The administrators intend to continue to trade Zavvi UK with a view to selling all or part of it as a going concern.
The administrators intend to continue to trade Zavvi UK with a view to selling all or part of it as a going concern.
Photograph: Eric Luke

COLM KEENA Public Affairs CorrespondentBANK OF Ireland has said it expects to recover all of its debts from Woolworths, the UK retail chain expected to close all of its outlets in the coming week.

Burdale, a UK-based subsidiary of the bank, loaned £385 million (€396 million) to Woolworths in January. However, a spokesman for the bank said the debt had been substantially repaid to Burdale and it expected to recover all of its money.

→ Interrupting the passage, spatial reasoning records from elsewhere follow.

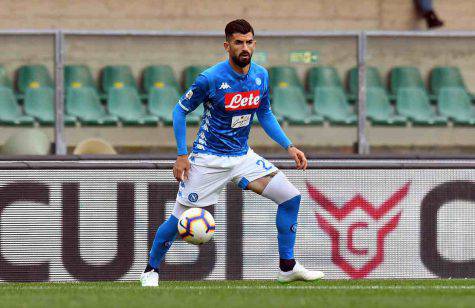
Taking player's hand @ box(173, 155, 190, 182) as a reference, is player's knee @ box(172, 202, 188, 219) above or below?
below

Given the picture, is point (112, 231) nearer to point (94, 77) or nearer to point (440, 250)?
point (94, 77)

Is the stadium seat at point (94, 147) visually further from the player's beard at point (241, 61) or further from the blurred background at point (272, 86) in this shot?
the player's beard at point (241, 61)

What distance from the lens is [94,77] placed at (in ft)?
37.6

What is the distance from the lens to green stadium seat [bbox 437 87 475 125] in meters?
11.8

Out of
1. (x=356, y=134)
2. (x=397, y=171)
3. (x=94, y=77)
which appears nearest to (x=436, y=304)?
(x=397, y=171)

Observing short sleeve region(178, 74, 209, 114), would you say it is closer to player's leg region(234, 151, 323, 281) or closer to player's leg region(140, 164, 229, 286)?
player's leg region(140, 164, 229, 286)

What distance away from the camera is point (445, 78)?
12.1m

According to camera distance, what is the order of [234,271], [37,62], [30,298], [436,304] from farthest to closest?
[37,62] < [234,271] < [30,298] < [436,304]

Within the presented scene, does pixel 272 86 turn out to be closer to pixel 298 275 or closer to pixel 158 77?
pixel 158 77

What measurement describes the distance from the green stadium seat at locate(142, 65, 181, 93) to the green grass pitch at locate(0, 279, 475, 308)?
2.67 meters

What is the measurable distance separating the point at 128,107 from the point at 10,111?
120cm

Woolworths is expected to close all of its stores – about 800 outlets – between now and January 5th with the loss of some 27,000 jobs.

Burdale is an asset-based lending business and its loans to Woolworths are collateralised against the non-property assets of the group. As Woolworths stock is sold, Burdale expects to recover the remainder of its debt.

Burdale was founded in 1992 and became part of the Bank of Ireland group in 2005. It is based in London and operates in the US as well as the UK and Ireland.

UK-based retailer Adams Childrenswear, which has outlets around the Republic, is expected to go into administration shortly as a result of pressure from creditors that include Burdale. Burdale advanced £10 million to Adams, which is owned by Northern Ireland businessman John Shannon.

Mr Shannon, who is reported to be owed £20 million by the group, brought the retailer out of administration last year. It has more than 300 outlets including 31 in the Republic and 12 in the North.

Calls to the Adams headquarters in England yesterday went unanswered. The spokesman for the Bank of Ireland said that again the bank expected to recover all its funds. The spokesman said that, contrary to some reports, Burdale does not have a direct exposure to Zavvi, a retail group that placed its UK operating companies in administration on Christmas Eve.

The group, formerly Virgin Megastores, has more than 120 outlets in the UK and was the subject of a reportedly £1 management buyout last year. Its 11 outlets in the Republic are not affected by the appointment of the administrator.

“At this time Zavvi Ireland is not subject to any formal insolvency proceedings,” a spokeswoman said. The outlets in the Republic employ 201 permanent staff and 95 temporary staff.

Zavvi appointed administrators from Ernst Young on Christmas Eve to the companies running its 125 UK stores where 2,363 permanent staff are employed and 1,052 temporary staff.

In a statement the group said that on November 27th “Entertainment UK Limited (EUK), the group’s main supplier, went into administration. Since this time the group has been unable to source stock in the usual way and has been forced to enter into new trading arrangements.

“The directors understand it is unlikely that EUK will be sold as a going concern and the Zavvi group has continued to experience significant difficulty in obtaining stock on favourable credit terms. This has resulted in considerable working capital difficulties as a result of the failure of EUK, in addition to continuing operating losses.”

The administrators intend to continue to trade Zavvi UK with a view to selling all or part of its business as a going concern.